■ **Objectif de l'exercice**
Mettez à jour le passage de la page sur la méthodologie de l'étude, en commençant par « Bakary Sambe et » et en terminant par « 26 octobre 2016. », où « rapport » devient « document ».

■ **Page**
Etude De Bakary Sambe Sur Les Facteurs De Radicalisation Dans La Grande Banlieue De Dakar : Analyse De La Méthodologie

Bakary Sambe et son équipe expliquent dans leur rapport avoir utilisé la méthodologie d’enquête Connaissances, attitudes et pratiques (Cap), «une approche relativement nouvelle dans le domaine de la protection de l’enfant» pour Save The Children et appliquée aux «phénomènes mi­gra­toires» pour l’Organisation des Nations unies contre la drogue et les crimes (Onudc).

L’objet de cette contribution est de comparer les standards développés dans le Manuel de référence de Save The Childen# que l’équipe dit avoir utilisé et la méthodologie décrite dans la version du rapport de 21 pages publiée dans son site web officiel en date du mercredi 26 octobre 2016.

Le papier est axé sur six points : (i) les méthodes de recherche, (ii) les limites propres à l’enquête Cap, (iii) le plan d’échantillonnage et la généralisabilité, (iv) l’expertise utilisée, (v) le format du rapport et enfin, (vi) les règles éthiques en recherche dans le domaine des sciences sociales.

■ **Matériel source**
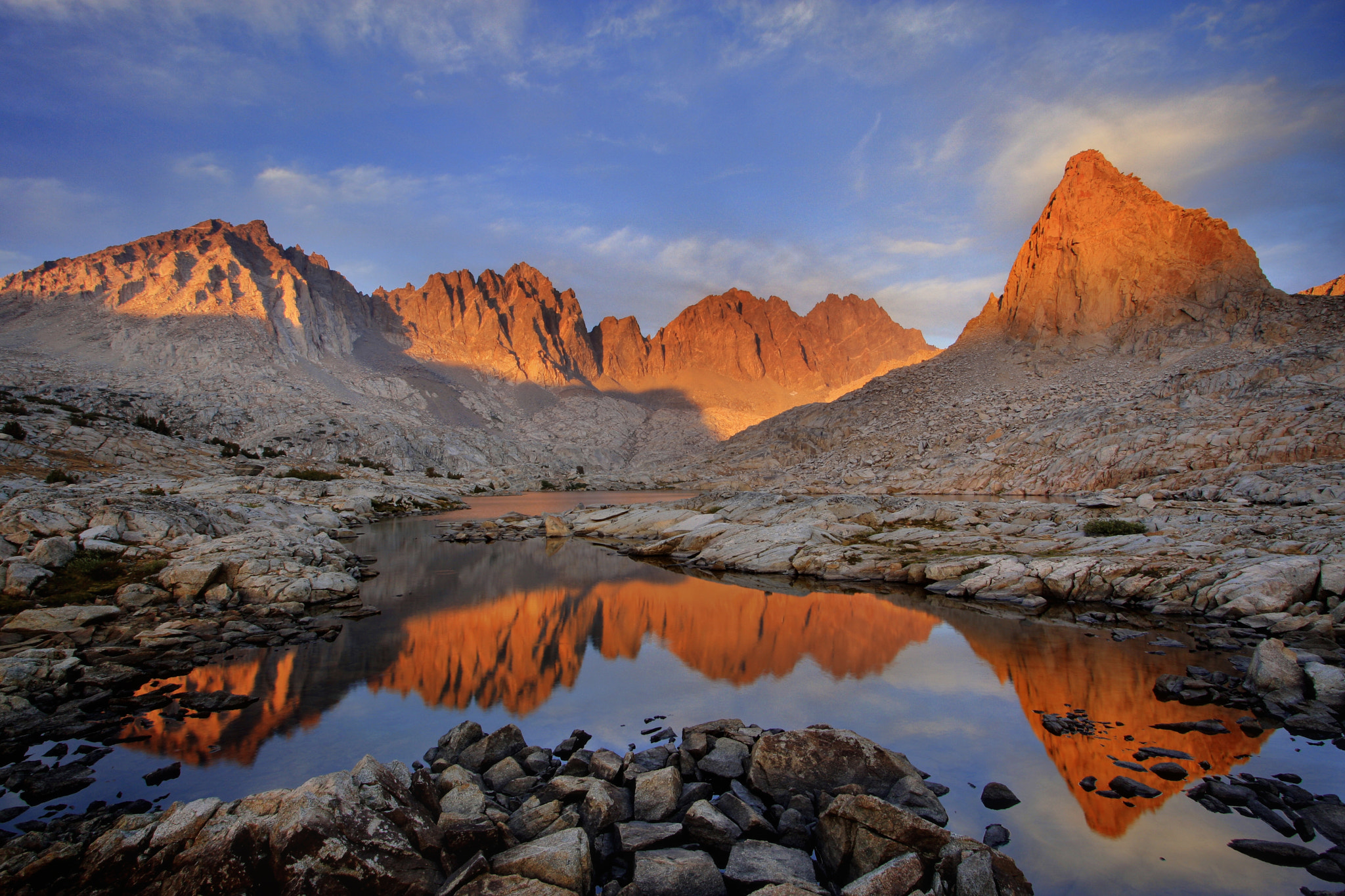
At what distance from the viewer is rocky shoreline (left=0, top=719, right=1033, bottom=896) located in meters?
5.66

■ **Réponse rédigée**
Bakary Sambe et son équipe expliquent dans leur document avoir utilisé la méthodologie d’enquête Connaissances, attitudes et pratiques (Cap), «une approche relativement nouvelle dans le domaine de la protection de l’enfant» pour Save The Children et appliquée aux «phénomènes mi­gra­toires» pour l’Organisation des Nations unies contre la drogue et les crimes (Onudc).

L’objet de cette contribution est de comparer les standards développés dans le Manuel de référence de Save The Childen# que l’équipe dit avoir utilisé et la méthodologie décrite dans la version du document de 21 pages publiée dans son site web officiel en date du mercredi 26 octobre 2016.